Genebra (AE) – O Brasil pediu hoje à Organização Mundial do Comércio (OMC) o direito a retaliar os Estados Unidos em US$ 1,037 bilhão por causa dos subsídios oferecidos aos produtores americanos de algodão. Como Washington não reformou os subsídios, como ordenou a OMC, o Brasil pôde pedir a sanção. O setor privado brasileiro, porém, disse "estranhar" o valor, pois imaginava que seria maior. O próprio governo admite que não tomou a decisão de usar o direito de retaliar. "Isso ainda necessitaria de uma decisão da Câmara de Comércio Exterior (Camex)", afirmou Roberto Azevedo, coordenador responsável pelos contenciosos comerciais no Itamaraty.
A OMC havia dado até o dia 21 de setembro para que os EUA cumprissem a condenação declarada há seis meses e retirassem os subsídios. O Brasil conseguiu que a entidade declarasse ilegais os subsídios. Até o diretor-geral da OMC, Pascal Lamy, deixou de lado sua tradicional neutralidade e hoje (6) criticou os EUA por não terem retirado os subsídios.
O caso teve duas fases: a condenação dos subsídios internos e de exportação. Na primeira, vencida em julho, os EUA precisariam retirar os subsídios à exportação e não o fizeram. Mas os dois países acertaram um cronograma de reformas até o fim do ano. Enquanto isso, o Brasil não aplicaria a retaliação, calculada em US$ 2,9 bilhões. Com o pedido de hoje, referente aos subsídios domésticos, o Brasil acumularia o direito de retaliar em quase US$ 4 bilhões, de um total de US$ 11 bilhões no comércio bilateral.
O Brasil optou, portanto, por incluir em seu pedido de retaliação não apenas o aumento de tarifas para bens importados dos EUA, mas, principalmente, a suspensão de concessões em áreas como serviços e propriedade intelectual.
A estratégia do governo é atingir exatamente as áreas mais sensíveis para os americanos, caso as retaliações sejam aplicadas. "Estamos livres para escolher o setor que mais nos convenha para a retaliação", disse Azevedo.
Além disso, ao incluir questões como patentes e serviços financeiros, turismo, transporte e construção, o Brasil tenta atenuar os possíveis efeitos contrários da retaliação.
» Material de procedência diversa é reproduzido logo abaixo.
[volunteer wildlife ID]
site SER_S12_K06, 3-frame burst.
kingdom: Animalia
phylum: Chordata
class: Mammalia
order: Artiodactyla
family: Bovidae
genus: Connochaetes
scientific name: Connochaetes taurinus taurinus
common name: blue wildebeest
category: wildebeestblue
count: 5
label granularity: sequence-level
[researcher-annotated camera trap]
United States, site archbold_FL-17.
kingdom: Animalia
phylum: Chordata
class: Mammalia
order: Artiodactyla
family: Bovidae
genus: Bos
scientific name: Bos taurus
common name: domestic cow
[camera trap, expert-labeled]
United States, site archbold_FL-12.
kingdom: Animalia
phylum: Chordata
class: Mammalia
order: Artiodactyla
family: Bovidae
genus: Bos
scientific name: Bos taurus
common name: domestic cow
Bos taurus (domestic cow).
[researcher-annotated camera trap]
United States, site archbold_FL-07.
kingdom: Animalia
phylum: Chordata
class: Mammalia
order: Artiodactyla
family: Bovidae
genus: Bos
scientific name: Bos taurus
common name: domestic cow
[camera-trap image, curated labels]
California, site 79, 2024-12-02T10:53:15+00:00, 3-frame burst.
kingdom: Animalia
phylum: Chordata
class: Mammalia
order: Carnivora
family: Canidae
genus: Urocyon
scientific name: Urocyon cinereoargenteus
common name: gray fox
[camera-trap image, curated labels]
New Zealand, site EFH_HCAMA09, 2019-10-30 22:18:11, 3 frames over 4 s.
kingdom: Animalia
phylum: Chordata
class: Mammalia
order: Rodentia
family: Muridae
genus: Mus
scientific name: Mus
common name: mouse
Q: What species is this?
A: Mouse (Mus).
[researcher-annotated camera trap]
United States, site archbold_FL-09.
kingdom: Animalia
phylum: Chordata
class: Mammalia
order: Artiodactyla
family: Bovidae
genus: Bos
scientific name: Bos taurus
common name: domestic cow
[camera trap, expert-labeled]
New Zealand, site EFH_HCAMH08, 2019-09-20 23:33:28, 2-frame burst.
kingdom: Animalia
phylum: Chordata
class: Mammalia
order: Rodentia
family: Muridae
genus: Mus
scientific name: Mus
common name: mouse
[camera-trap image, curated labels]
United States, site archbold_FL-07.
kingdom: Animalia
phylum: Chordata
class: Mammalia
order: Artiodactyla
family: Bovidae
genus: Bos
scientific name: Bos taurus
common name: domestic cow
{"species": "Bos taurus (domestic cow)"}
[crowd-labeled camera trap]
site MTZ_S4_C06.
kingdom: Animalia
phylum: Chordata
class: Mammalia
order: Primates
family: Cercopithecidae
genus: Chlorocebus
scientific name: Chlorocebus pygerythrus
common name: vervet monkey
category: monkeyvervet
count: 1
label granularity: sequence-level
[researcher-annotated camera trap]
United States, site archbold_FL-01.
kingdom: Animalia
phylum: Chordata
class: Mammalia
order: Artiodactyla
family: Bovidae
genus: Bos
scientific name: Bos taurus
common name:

Caso as sanções sejam impostas sobre produtos industriais, uma das conseqüências poderia ser o aumento de seu preço no mercado interno e, portanto, uma nova pressão inflacionária.
O tema entrará na agenda da OMC no próximo dia 18. Os americanos deverão discordar do valor pedido pelo Brasil e uma nova arbitragem terá de determiná-lo.
Pedro Camargo Neto, da Sociedade Rural Brasileira, não entende a metodologia usada pelo governo para calcular a retaliação. Jorge Maeda, presidente da Associação Brasileira de Produtores de Algodão (Abrapa), disse há dois dias, em Zurique, que o valor ficaria perto de US$ 3 bilhões.
O governo explicou que estipulou o valor com base no excesso de produção de algodão dos EUA possibilitado pelos subsídios. O Brasil multiplicou esse excesso pelo preço do algodão no mercado internacional e chegou ao US$ 1 bilhão. Para Camargo Neto, sem os subsídios não haveria algodão nos EUA e, portanto, a retaliação deve ser maior. Em 2004, os produtores americanos receberam US$ 4 bilhões em subsídios, 100% mais que o valor da produção.